"He fell in love with her in the summer of '42, in the months before he went off to war.
Don Spooner, then 21, and Shirley Brown, then 17, spent their last day together on the shores of Lake Michigan. He snapped one last wistful photo of 'Shirl,' as he called her, sitting on the sand.
She was his first true love, but he didn't propose because he didn't know when, or if, or in what condition he would return.
'We talked about getting engaged before I went overseas, but if I came home without an arm or a leg, it wouldn't be fair to her,' he said.
They wrote for about a year while he was an Army medical corps driver stationed in New Hebrides in the South Pacific's Mariana Islands.
But communication broke off when he became ill with malaria and hepatitis, and was shipped to a hospital in Auckland, New Zealand. 'I pert near died,' he said. Mail traveled very slowly, by boat, and he wasn't able to write for many months.
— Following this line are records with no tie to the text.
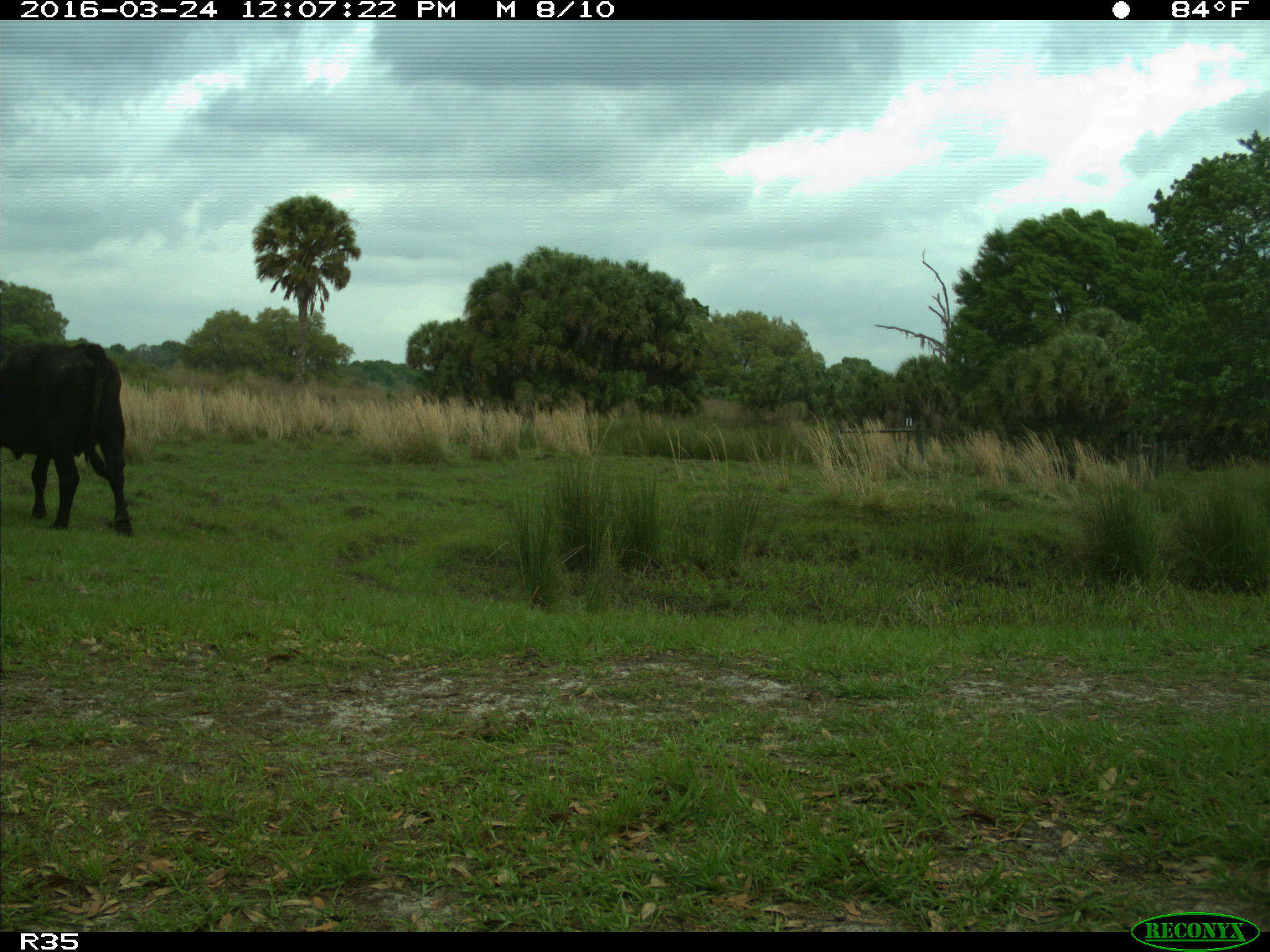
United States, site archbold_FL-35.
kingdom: Animalia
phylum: Chordata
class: Mammalia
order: Artiodactyla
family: Bovidae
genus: Bos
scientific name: Bos taurus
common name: domestic cow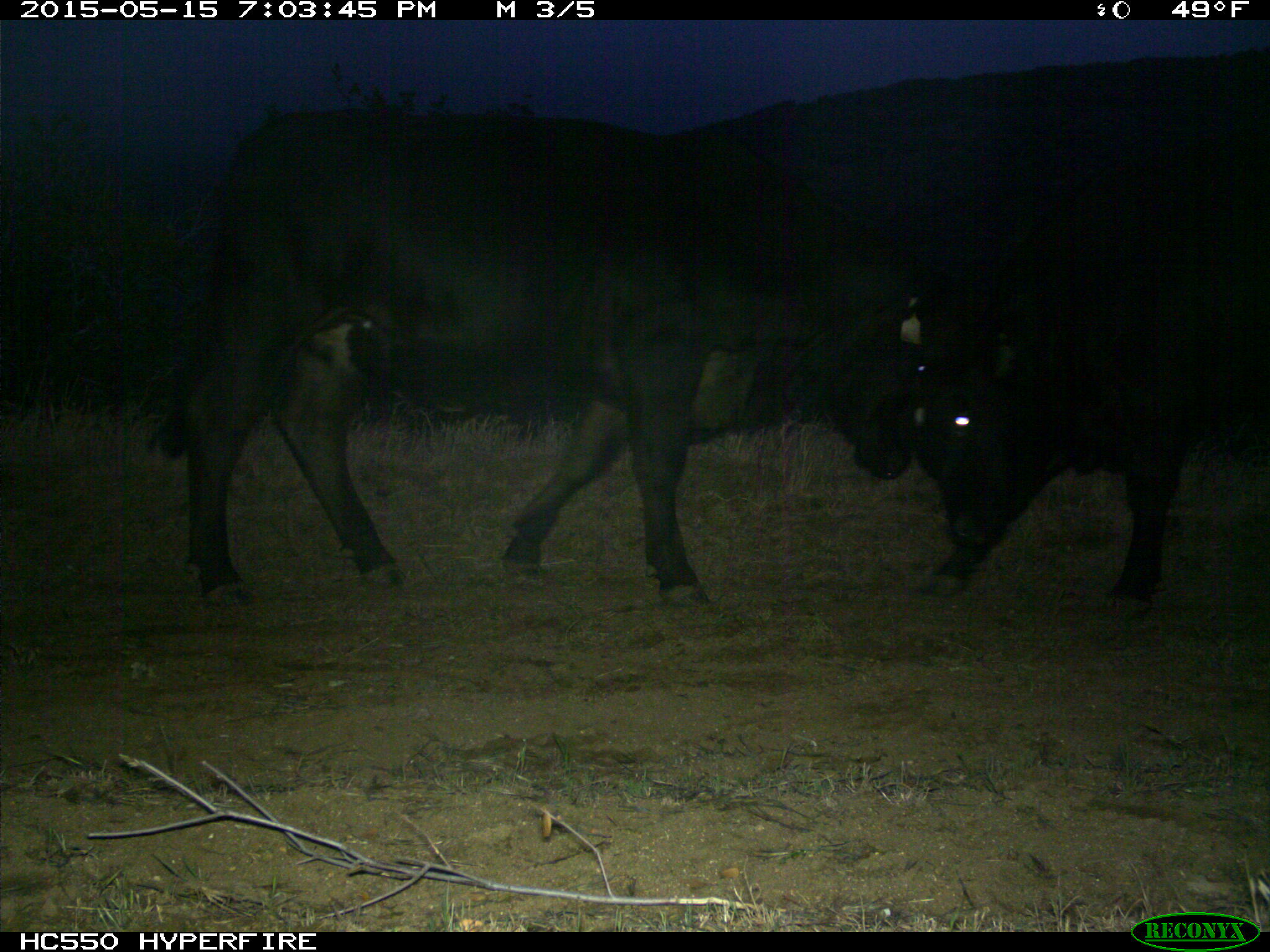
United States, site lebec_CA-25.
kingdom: Animalia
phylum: Chordata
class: Mammalia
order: Artiodactyla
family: Bovidae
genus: Bos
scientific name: Bos taurus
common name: domestic cow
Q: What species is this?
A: Bos taurus (domestic cow).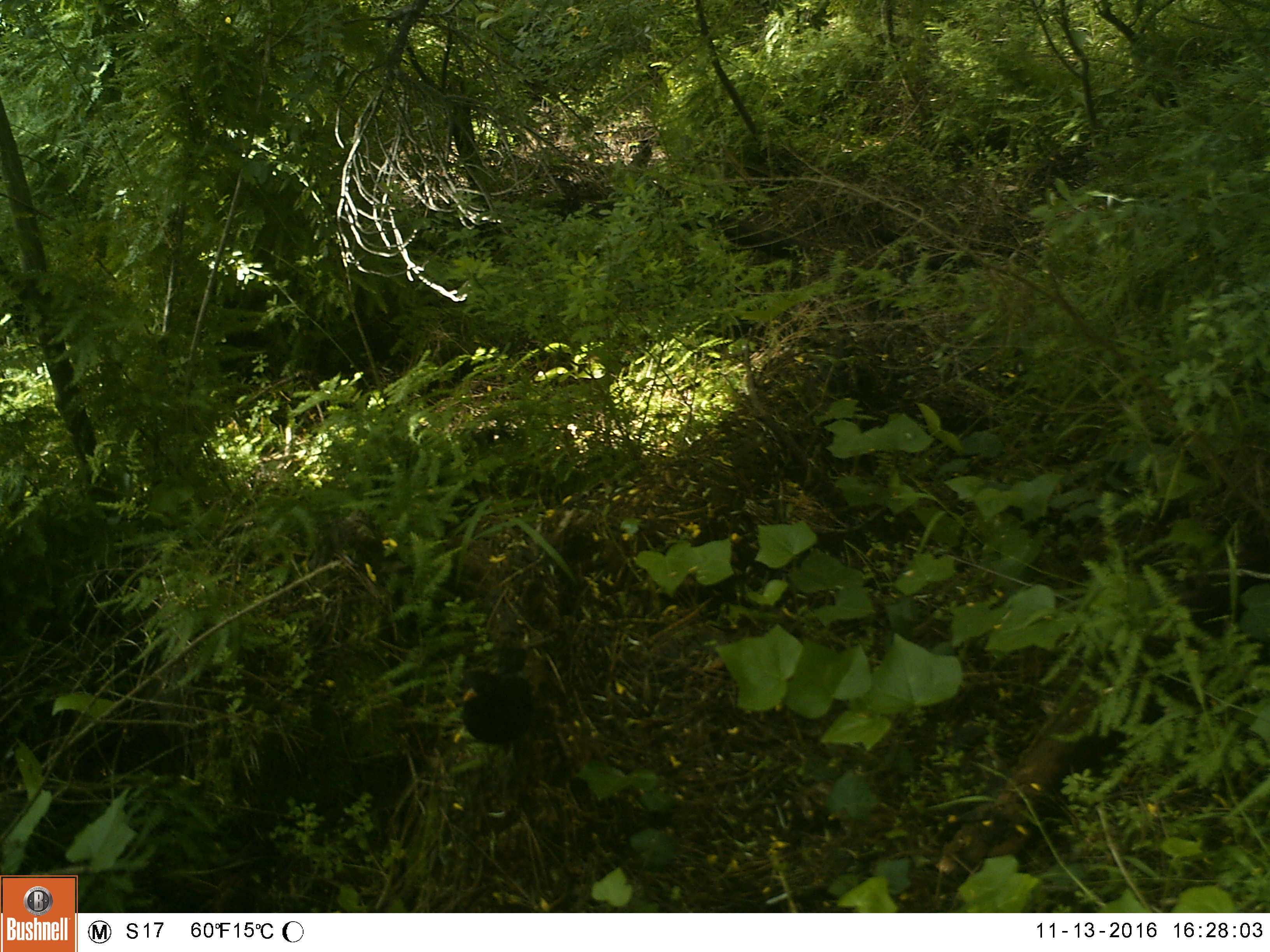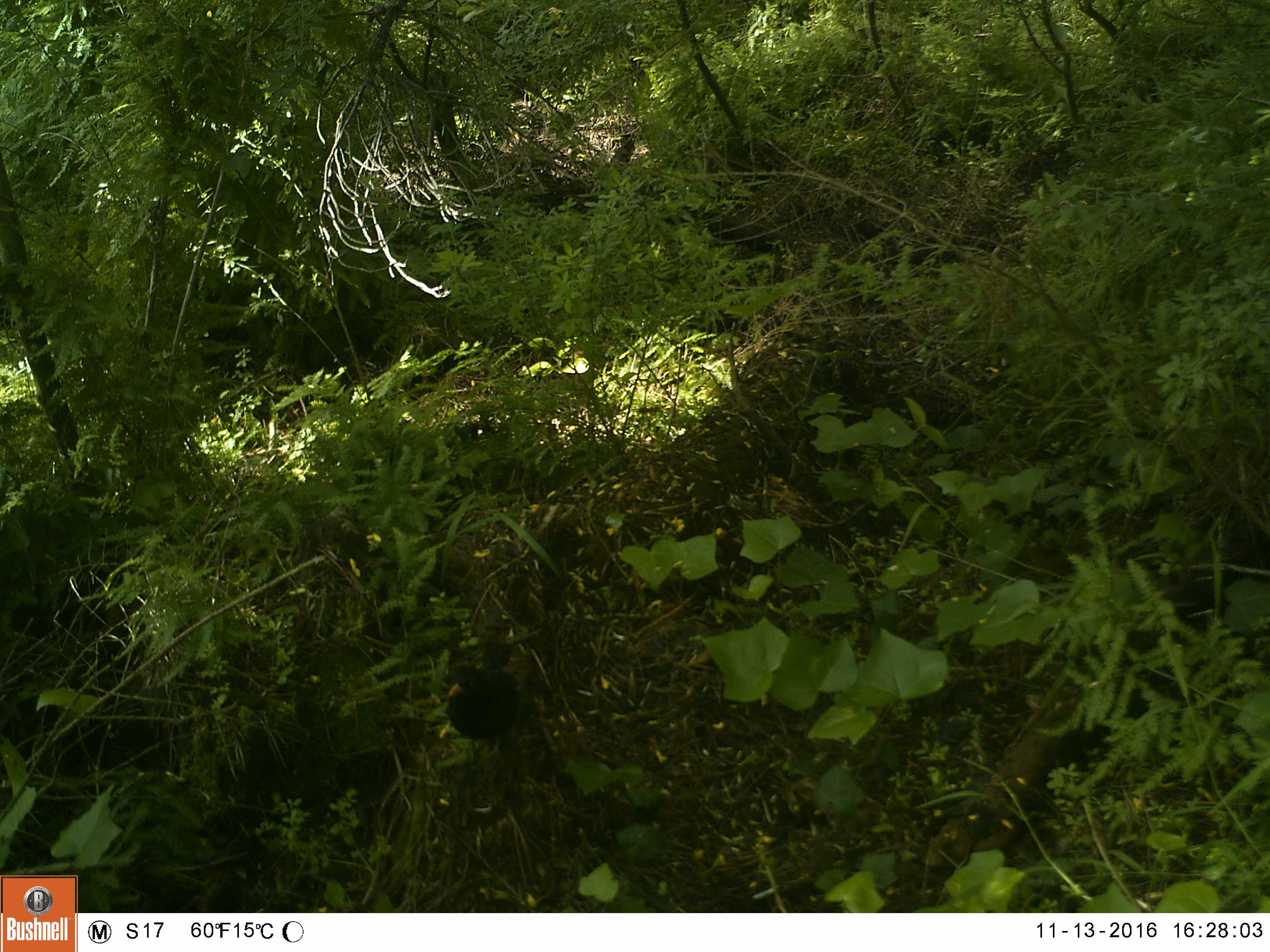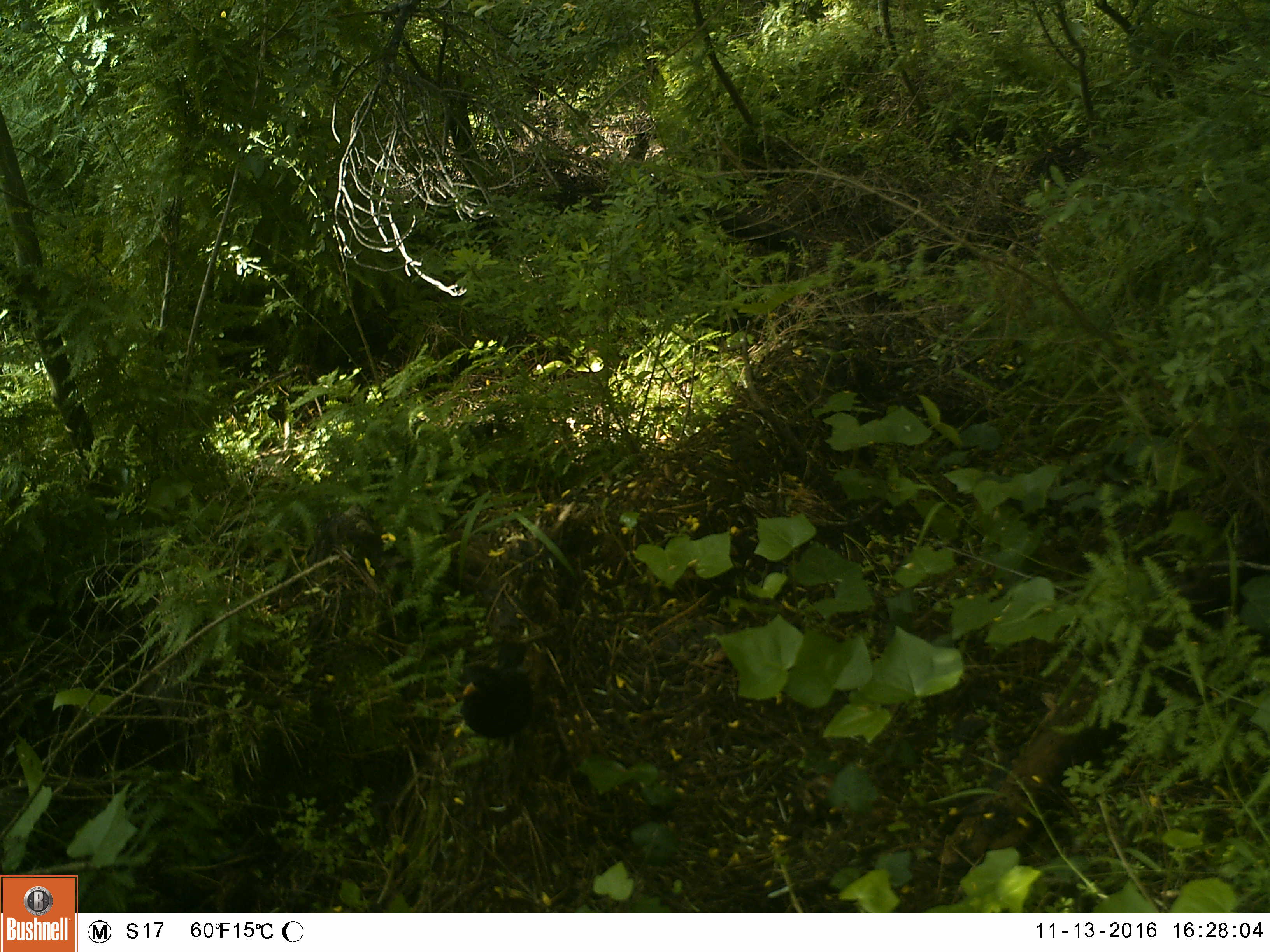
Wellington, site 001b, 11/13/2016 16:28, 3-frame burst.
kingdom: Animalia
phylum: Chordata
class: Aves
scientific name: Aves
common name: bird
He was gone for a total of three years, and after they lost contact, she made the decision to move on and married another.
The two never spoke over the next six decades, but it wasn't the end of their long-ago love story.
Last month, Spooner discovered two 78-rpm records in his old army trunk. The records, plus some caring co-workers and modern technology, helped connect the dots.
On Saturday, the two will see each other again for the first time in nearly 66 years."
I felt fortunate to spend some time with the couple on the first day they had seen each other since they were separated by war.
"'I felt like the years had just disappeared,' [Shirley] said about what she felt when [Don] answered the door. 'It was like seeing him again in the old days.'
There were no tears, but plenty of smiles and a few jokes about perhaps ordering an oxygen tank. They sat on a couch in his living room holding hands."